Penerbangan ini mencakup sejumlah faktor yang mengurangi radius misi pesawat, dan mengingat peningkatan hambatan yang disebabkan oleh persenjataan eksternal, dimana  pesawat tempur KF-X jauh lebih banyak daripada F-35, yang dapat menyerang hingga D+3 di hadapan sistem pertahanan udara yang tidak bersahabat.

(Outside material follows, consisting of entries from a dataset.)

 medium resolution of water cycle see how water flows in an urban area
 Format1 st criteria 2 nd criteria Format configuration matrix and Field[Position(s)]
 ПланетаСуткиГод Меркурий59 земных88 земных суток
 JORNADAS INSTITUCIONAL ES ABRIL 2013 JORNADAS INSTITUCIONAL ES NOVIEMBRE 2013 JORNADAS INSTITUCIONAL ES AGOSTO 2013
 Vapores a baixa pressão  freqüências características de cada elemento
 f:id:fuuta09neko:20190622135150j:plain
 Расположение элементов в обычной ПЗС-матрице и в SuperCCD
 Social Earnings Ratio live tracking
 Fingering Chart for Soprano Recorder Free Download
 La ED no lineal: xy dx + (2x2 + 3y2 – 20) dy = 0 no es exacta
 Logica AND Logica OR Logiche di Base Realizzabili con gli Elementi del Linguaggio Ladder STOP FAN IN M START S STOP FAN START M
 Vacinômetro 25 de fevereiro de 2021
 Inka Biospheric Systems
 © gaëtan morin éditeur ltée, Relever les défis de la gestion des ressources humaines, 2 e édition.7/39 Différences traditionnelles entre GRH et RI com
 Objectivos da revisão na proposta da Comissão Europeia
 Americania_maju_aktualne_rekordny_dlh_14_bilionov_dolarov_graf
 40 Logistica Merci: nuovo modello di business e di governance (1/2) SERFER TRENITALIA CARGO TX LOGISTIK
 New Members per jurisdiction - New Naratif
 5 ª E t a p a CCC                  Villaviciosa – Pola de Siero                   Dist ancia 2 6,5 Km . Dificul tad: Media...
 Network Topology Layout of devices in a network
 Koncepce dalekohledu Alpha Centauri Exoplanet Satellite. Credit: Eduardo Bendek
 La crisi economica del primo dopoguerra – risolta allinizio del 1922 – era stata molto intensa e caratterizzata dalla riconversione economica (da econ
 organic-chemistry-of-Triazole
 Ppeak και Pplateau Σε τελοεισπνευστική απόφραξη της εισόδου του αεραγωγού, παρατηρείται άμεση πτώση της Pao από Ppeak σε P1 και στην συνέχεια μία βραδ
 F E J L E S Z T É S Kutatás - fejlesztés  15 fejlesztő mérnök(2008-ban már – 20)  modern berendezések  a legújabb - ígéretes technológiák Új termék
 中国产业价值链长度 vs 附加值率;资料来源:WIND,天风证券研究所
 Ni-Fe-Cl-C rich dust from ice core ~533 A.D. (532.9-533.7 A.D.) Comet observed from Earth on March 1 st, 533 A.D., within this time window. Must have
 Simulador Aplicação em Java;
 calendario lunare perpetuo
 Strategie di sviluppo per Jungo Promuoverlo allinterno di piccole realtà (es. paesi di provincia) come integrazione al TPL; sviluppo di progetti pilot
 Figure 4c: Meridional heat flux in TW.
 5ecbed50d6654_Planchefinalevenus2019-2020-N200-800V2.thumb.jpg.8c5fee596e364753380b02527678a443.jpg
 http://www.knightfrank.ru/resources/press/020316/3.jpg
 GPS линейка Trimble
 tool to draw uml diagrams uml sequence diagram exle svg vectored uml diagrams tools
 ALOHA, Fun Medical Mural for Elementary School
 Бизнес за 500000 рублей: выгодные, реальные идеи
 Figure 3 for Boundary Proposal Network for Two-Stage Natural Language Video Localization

Itu lebih dangkal dan lebih layak daripada F-35.

F-35 menggunakan sistem pendukung misi otomatis untuk menghitung area di mana radar musuh yang terdeteksi oleh peralatan AN/ASQ-239 dapat mendeteksi F-35 dan area yang dapat dioperasikan dengan aman sehingga F-35 dapat memanfaatkan kinerja stealth secara optimal.

KF-X, yang tidak jauh berbeda dari pesawat tempur 4.5G dalam hal antarmuka dan sensor fusi, tidak memiliki sistem pendukung misi otomatis yang terintegrasi dengan sistem peperangan elektronik terintegrasi, yang merupakan faktor penentu dalam celah antara F-35 dan KF-X.

Memang, kedua belah pihak diberikan posisi di ROKAF.

F-35 adalah program high-profile FX fase ketiga yang diputuskan pada 2013 setelah pengenalan 61 pesawat F-15K untuk memenuhi persyaratan jet tempur kelas berat (120 unit) yang tercermin dalam Rencana Strategis Bersama (JSOP) 1994-1996. Sebagai pesawat tempur garis akhir, itu adalah serangan yang sangat invasif.

Di sisi lain, pada peta jalan pesawat tempur ROKAF di masa depan sejak tahun 2001, pesawat tempur KF-X direncanakan sebagai medium-end fighter, seperti juga KF-16 yang telah ditingkatkan dan F-16PBU.

Kemampuan misi KF-X dan KF-16 yang telah ditingkatkan agak berbeda, tetapi tugas utamanya adalah sebagai medium-end fighter.

Kinerja yang diperlukan dari KF-X dan persyaratan kemampuan operasional (ROC) juga disesuaikan dengan misi pesawat tempur medium-end yang diperlukan untuk pesawat tempur KF-X.